Sunday, nov. 29, 2009   |   4 comments

Starting at 9am tomorrow, I’ll be back at work after a little over four months bonding with the baby at home. On a perhaps related note, my back appears to have gone out, so as I launder my work clothes and pack up breast pump, there’s a depressingly aged stoop in my step.

With my return to my cube looming large, it occurs to me that this past four months with the baby are probably the longest solid stretch of time that I’ll ever spend with this kid. From here on in, his day-carers and teachers and parole officers will enjoy more together time with him than I ever will.

It makes me sad that I haven’t enjoyed this once-in-a-lifetime togetherness more. I spent the first nine-tenths of my maternity leave in a “fumbling to keep baby alive” sweat, feeling like I was faking my way through a job for which I was vastly underqualified. It’s only in these last few weeks that the panic has started to thaw into some kind of glimmer of “maybe I can actually do this“ness. So of course, just as I start to get my sea legs, it’s back to the sea-salt mines.

Part of me wishes that I could take more time off, enough to really start feeling competent, maybe even confident, about this whole motherhood thing. On the other hand, when I watch the nanny we’ve lined up for our nannyshare sit with the baby, I’m striken by how much more attentive a babysitter she is. No watching So You Think You Can Dance over the baby’s shoulder for her! No teetering the baby in front of the computer while she checks email! She’s engaged and upbeat, where I’m stressy and overtired.

So maybe Desi’s better off with me at work?

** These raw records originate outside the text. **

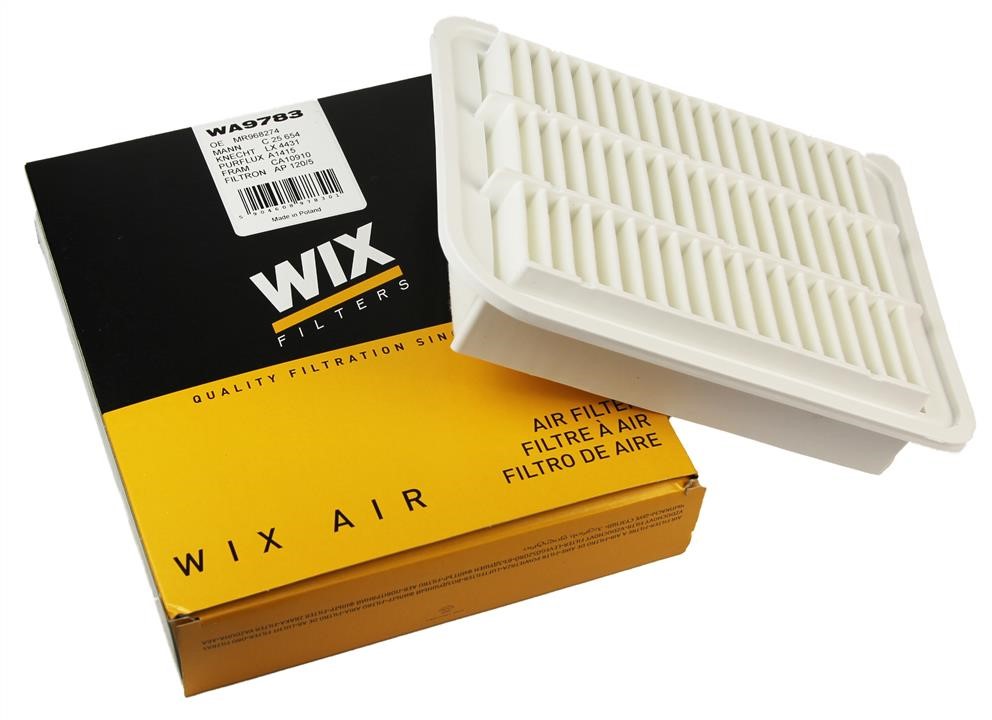 Filtr powietrza WIX WA9783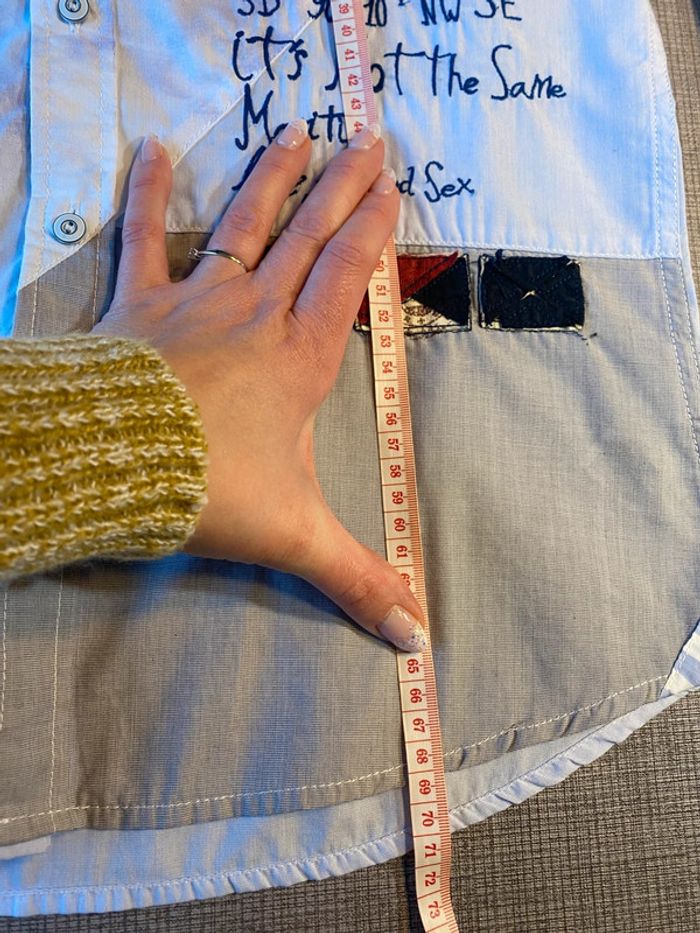 Chemise desigual - photo numéro 9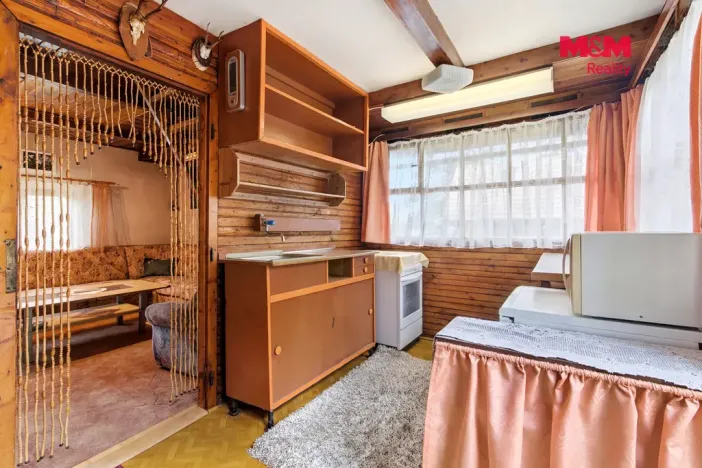 Prodej chaty, Branžež - Nová Ves, 47 m2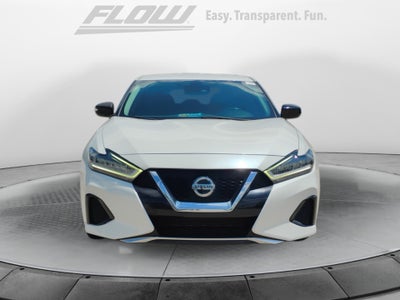 2020 Nissan Maxima S Xtronic CVT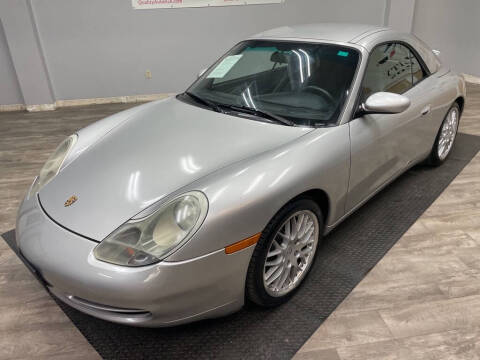 1999 Porsche 911 Carrera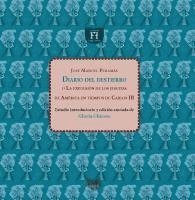 bokomslag Diario del destierro / José Manuel Peramás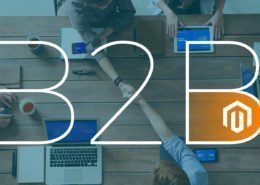 Magento B2B
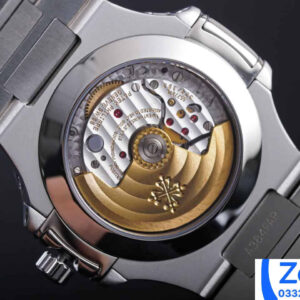 PATEK PHILIPPE NAUTILUS 5726 COPIES WATCHES WHITE DIAL V9 FACTORY 40.5MM 8 ĐỒNG HỒ PATEK PHILIPPE NAUTILUS 5726 REPLICA 11 SIÊU CAO CẤP V9 FACTORY 40 (1)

And maybe it’s better for me that I’ll be going back while my maternity leave is hitting a good note, a la Cheers going off the air when the getting was still good?

Or maybe America does it wrong, and I should move to some scandi-land where new parents get six thousand weeks of m/paternity leave, and all the children end up multilingual and well-adjusted and tan. And buses are made of marzipan! And the streets whiff of sun-warmed kitten fur! And new mothers walk perfectly erect!